由于压缩过程中频繁的数据重写和迁移，基于lsm树的键值存储面临严重的I/O带宽消耗和性能瓶颈。为了解决这个问题，近数据处理（NDP）技术作为一种很有前途的解决方案已经出现，并越来越受到关注。NDP通过将计算资源放置在离存储设备更近的地方，或者将计算资源集成到内存中，缩短了存储资源和处理资源之间的数据传输距离，有效缓解了性能瓶颈。然而，现有的多ndp键值存储仍然面临同步问题，导致等待时间过长和资源利用率不足。为了解决这些问题，我们提出了一种用于支持多ndp的键值存储的异步并行压缩，称为A+ store。在A+Store中，为了优化数据布局，我们在每个NDP设备上实现了mlsm树，异步执行队列用于动态任务管理，以及独立的元数据管理方法。这种异步机制允许每个NDP设备在完成压缩任务后立即更新其元数据，而不必等待其他设备，从而消除了NDP设备之间的同步等待时间。此外，由于每个NDP都将sstable存储在特定的键范围内；因此，设备可以根据其键范围并行执行子压缩任务，大大提高了每个NDP设备内任务的执行速度。该方法可以提高系统的并行处理能力和资源利用率，解决现有多ndp千伏存储在大规模数据处理和低时延应用中的瓶颈问题。为了评估A+Store的性能，我们将A+Store与最先进的KV Store进行了比较，包括PStore、MStore和RocksDB（配置了RAID架构）。我们使用真实的数据集OpenAlex开发了一个经过测试的工具包，并研究了a +Store在实际工作负载下的性能。实验结果表明，A+Store在所有测试中都表现出优异的性能。例如，当加载100gb的写时，A+Store的吞吐量是PStore的2.87倍，是MStore的2倍，而写放大比PStore和MStore - ndp驱动的KV Store分别降低了65.3%和24.8%。

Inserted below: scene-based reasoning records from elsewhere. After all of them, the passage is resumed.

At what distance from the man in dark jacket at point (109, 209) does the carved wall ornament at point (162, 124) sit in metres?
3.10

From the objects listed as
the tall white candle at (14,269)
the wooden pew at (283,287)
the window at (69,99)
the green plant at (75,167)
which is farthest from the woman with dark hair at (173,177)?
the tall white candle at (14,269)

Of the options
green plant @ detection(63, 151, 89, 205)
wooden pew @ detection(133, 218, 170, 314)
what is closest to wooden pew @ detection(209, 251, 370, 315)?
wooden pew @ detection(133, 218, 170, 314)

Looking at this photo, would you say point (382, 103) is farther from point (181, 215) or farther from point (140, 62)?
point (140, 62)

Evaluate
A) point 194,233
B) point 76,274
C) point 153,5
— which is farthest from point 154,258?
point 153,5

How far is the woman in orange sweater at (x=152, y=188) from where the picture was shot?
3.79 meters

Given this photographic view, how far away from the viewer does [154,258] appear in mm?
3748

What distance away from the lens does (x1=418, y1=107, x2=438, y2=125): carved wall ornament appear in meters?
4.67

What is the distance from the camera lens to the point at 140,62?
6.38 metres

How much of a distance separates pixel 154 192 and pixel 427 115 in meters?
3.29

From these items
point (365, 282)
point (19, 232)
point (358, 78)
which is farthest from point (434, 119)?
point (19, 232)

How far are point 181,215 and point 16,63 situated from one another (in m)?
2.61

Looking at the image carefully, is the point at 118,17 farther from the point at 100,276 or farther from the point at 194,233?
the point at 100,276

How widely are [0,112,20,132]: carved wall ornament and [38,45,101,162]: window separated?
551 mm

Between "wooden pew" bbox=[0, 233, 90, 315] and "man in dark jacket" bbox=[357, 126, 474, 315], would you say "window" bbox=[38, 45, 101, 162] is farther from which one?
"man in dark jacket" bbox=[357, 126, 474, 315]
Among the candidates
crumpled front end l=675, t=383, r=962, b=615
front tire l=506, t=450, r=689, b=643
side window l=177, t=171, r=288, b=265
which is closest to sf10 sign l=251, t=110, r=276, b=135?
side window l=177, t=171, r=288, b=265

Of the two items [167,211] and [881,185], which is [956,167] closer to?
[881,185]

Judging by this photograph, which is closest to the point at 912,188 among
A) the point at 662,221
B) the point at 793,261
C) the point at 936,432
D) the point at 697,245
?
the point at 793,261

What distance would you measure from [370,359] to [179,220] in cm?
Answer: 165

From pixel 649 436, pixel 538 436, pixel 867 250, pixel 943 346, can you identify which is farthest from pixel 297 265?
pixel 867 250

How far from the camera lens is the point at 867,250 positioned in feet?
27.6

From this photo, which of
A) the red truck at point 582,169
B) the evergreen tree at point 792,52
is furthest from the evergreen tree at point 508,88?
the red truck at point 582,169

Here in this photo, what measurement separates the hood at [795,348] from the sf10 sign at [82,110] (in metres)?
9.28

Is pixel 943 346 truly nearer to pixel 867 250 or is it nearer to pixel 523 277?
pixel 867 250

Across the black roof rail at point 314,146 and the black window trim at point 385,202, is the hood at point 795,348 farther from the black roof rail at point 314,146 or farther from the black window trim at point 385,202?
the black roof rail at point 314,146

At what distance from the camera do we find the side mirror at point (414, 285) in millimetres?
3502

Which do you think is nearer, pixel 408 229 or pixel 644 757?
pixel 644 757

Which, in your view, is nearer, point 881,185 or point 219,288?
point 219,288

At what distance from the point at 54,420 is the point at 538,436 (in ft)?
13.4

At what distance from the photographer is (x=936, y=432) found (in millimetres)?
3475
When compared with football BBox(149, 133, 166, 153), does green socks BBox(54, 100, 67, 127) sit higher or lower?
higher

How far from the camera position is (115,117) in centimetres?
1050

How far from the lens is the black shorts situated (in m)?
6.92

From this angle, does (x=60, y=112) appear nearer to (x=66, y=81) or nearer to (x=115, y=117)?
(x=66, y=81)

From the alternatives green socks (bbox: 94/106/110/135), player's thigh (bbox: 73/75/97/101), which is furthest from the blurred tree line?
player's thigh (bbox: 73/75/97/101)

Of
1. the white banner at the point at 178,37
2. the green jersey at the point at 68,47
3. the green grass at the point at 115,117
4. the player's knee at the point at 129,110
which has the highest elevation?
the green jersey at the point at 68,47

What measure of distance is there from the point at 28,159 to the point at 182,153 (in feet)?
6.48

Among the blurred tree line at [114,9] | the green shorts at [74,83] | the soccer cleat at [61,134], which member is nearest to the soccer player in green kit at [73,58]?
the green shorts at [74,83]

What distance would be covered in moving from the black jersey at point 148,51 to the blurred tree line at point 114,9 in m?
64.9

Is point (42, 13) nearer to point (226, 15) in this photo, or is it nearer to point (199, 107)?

本文章由计算机程序翻译，如有差异，请以英文原文为准。

求助全文

约1分钟内获得全文求助全文

来源期刊

Journal of Systems Architecture 工程技术-计算机：硬件

CiteScore

8.70

自引率

15.60%

发文量

226

审稿时长

46 days

期刊介绍： The Journal of Systems Architecture: Embedded Software Design (JSA) is a journal covering all design and architectural aspects related to embedded systems and software. It ranges from the microarchitecture level via the system software level up to the application-specific architecture level. Aspects such as real-time systems, operating systems, FPGA programming, programming languages, communications (limited to analysis and the software stack), mobile systems, parallel and distributed architectures as well as additional subjects in the computer and system architecture area will fall within the scope of this journal. Technology will not be a main focus, but its use and relevance to particular designs will be. Case studies are welcome but must contribute more than just a design for a particular piece of software. Design automation of such systems including methodologies, techniques and tools for their design as well as novel designs of software components fall within the scope of this journal. Novel applications that use embedded systems are also central in this journal. While hardware is not a part of this journal hardware/software co-design methods that consider interplay between software and hardware components with and emphasis on software are also relevant here.